Graças aos avanços e evolução dos vários ramos da medicina, nomeadamente das técnicas de diagnóstico pré-natal, é possível, nos dias que correm, proceder à identificação de alguns problemas de saúde do feto in útero e a determinação do risco da sua ocorrência.
Interrupção terapêutica da gravidez
Análise do Quadro Legal
Hoje em dia estão disponíveis meios e técnicas que permitem um melhor e mais precoce diagnóstico de doenças genéticas e malformações fetais, facultando aos pais o poder de decisão sobre a saúde do feto, muito antes do seu nascimento.
Na prática, o diagnóstico pré-natal é constituído pelo conjunto de procedimentos com o objetivo de avaliar se um embrião ou feto é portador de uma determinada anomalia congénita – situação que até há poucos anos só seria possível no momento do nascimento.
Paralelamente, as interrupções de gravidez por malformações fetais têm aumentado significativamente, fruto do já referido desenvolvimento das técnicas de diagnóstico pré-natal e ao enquadramento legal da interrupção voluntária da gravidez.

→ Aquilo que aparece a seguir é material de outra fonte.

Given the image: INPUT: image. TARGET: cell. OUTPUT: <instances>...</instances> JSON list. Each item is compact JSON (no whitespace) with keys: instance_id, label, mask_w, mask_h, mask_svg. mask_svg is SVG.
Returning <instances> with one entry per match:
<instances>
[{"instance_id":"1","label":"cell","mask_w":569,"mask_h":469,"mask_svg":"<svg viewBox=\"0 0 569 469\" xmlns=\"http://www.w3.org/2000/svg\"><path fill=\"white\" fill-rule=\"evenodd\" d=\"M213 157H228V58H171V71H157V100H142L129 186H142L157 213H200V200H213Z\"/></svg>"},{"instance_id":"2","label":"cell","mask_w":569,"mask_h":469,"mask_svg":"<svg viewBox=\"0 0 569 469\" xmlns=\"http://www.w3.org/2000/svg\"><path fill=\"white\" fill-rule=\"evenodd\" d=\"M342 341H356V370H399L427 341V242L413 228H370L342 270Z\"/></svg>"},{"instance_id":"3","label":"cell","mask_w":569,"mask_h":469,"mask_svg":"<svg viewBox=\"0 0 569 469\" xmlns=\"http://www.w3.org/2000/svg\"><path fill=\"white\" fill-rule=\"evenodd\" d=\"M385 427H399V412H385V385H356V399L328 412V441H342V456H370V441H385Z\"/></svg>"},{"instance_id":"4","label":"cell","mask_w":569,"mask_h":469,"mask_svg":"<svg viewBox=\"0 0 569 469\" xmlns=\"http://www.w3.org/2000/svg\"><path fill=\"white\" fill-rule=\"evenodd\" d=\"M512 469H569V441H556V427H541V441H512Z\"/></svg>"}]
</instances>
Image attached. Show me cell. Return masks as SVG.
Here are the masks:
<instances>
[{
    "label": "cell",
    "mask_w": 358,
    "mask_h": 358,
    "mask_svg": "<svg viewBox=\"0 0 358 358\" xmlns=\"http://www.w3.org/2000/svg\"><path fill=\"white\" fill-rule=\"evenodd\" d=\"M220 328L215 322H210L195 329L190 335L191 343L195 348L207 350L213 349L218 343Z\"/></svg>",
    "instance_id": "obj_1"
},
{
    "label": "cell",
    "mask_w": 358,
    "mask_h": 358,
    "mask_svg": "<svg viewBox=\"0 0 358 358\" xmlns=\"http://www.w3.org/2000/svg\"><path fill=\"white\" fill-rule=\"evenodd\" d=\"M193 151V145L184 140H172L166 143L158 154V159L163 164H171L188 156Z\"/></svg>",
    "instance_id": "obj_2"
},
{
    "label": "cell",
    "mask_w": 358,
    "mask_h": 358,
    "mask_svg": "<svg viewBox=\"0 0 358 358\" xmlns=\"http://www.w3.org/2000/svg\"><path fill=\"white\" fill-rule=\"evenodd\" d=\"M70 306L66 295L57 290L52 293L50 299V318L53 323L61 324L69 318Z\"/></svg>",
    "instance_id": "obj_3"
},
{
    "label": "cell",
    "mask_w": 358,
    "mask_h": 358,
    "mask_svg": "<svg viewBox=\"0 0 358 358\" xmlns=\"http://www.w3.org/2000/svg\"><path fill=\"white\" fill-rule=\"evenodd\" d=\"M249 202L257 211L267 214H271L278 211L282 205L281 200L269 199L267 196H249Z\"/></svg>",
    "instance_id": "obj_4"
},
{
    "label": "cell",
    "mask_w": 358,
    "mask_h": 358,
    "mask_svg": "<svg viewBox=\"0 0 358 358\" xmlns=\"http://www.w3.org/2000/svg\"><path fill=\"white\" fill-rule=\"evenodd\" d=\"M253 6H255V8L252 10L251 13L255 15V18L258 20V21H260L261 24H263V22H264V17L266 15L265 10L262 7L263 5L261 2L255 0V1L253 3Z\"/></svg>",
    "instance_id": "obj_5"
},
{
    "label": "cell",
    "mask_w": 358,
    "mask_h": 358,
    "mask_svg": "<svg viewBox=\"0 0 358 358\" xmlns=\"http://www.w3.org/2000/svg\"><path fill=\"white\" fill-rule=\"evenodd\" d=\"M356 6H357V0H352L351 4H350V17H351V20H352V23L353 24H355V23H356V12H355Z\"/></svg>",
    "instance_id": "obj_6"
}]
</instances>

Diploma legal que exclui a ilicitude da interrupção da gravidez
O diploma legal que exclui a ilicitude da interrupção da gravidez tem sofrido alterações ao longo dos anos. No nosso enquadramento jurídico encontra-se em vigor a Lei n.º 16/2007, de 17 de Abril, que trouxe alterações ao Código Penal Português, elencando as situações em que se verifica uma exclusão da ilicitude nos casos de interrupção voluntária da gravidez.
Em Portugal, não é punível a interrupção da gravidez quando:
a) Constituir o único meio de remover perigo de morte ou de grave e irreversível lesão para o corpo ou para a saúde física ou psíquica da mulher grávida;
b) Se mostrar indicada para evitar perigo de morte ou de grave e duradoura lesão para o corpo ou para a saúde física ou psíquica da mulher grávida e for realizada nas primeiras 12 semanas de gravidez;
c) Houver seguros motivos para prever que o nascituro virá a sofrer, de forma incurável, de grave doença ou malformação congénita, e for realizada nas primeiras 24 semanas de gravidez, excecionando-se as situações de fetos inviáveis, caso em que a interrupção poderá ser praticada a todo o tempo;
d) A gravidez tenha resultado de crime contra a liberdade e autodeterminação sexual e a interrupção for realizada nas primeiras 16 semanas.
e) For realizada, por opção da mulher, nas primeiras 10 semanas de gravidez.
Imposição temporal
No que diz respeito à al. c), salientamos a imposição temporal referida: a interrupção da gravidez só é admitida até às 24 semanas de gravidez. Nestes casos é necessário averiguar se a anomalia presente no embrião/feto preenche os requisitos legais para uma interrupção da gravidez lícita, por exemplo, verificar se é grave e incurável.
Contudo, se tal anomalia não puder ser identificada antes do termos do aludido prazo de 24 semanas, já não se pode alegar o dano da anulação da possibilidade de decidir interromper a gravidez, por já se ter ultrapassado o prazo legal para o efeito. Por outro lado, no caso de situações de feto inviáveis, a interrupção pode ser efetuada a todo o momento.
Verificação das circunstâncias que tornam não punível a interrupção da gravidez
É de salientar ainda que a verificação das circunstâncias que tornam não punível a interrupção da gravidez é sempre certificada em atestado médico, escrito e assinado antes da intervenção por médico diferente daquele por quem, ou sob cuja direção, a interrupção é realizada.
No caso de a mulher grávida ser menor de 16 anos ou psiquicamente incapaz, respetiva e sucessivamente, conforme os casos, o consentimento é prestado pelo representante legal, por ascendente ou descendente ou, na sua falta, por quaisquer parentes da linha colateral.
Por outro lado, se não for possível obter o consentimento nos termos dos números anteriores e a efetivação da interrupção da gravidez se revestir de urgência, legalmente o médico decide em consciência face à situação, socorrendo-se, sempre que tal seja possível, do parecer de outro ou outros médicos.